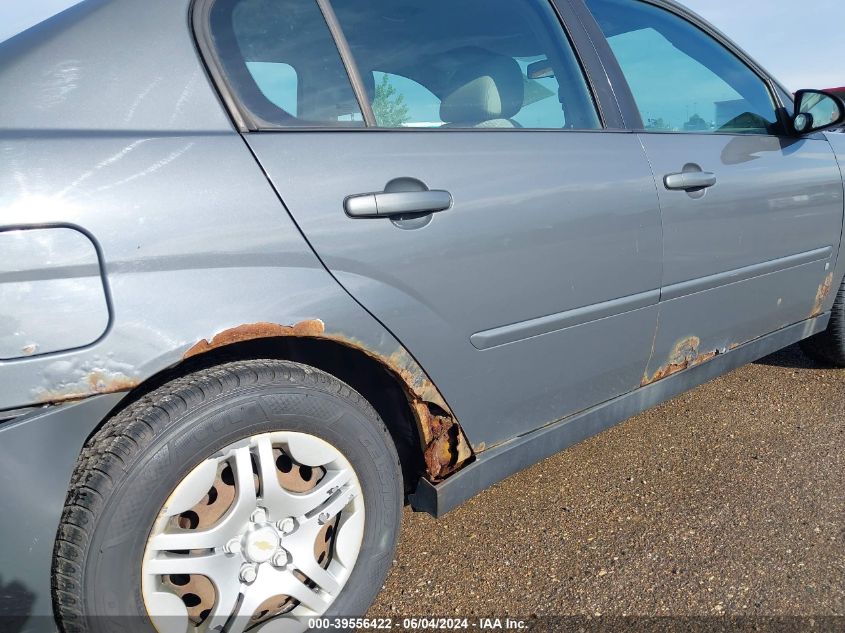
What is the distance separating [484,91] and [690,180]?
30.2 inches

::::::::::

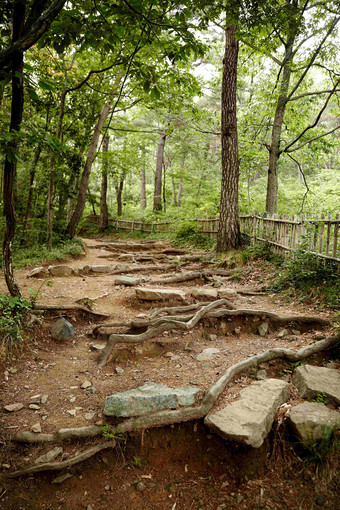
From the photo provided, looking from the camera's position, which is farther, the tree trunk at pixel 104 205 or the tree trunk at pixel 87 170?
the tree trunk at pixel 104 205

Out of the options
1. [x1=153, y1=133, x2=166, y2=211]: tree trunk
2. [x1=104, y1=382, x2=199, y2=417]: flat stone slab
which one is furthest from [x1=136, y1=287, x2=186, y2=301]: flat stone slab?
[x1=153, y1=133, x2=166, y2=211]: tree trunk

::::::::::

### What this task involves
Reproduce verbatim the lines from the one containing "What is the" through the one containing "30.2 inches", both included.

### Task solution
What is the distance separating [484,91] and [690,180]?
30.2 inches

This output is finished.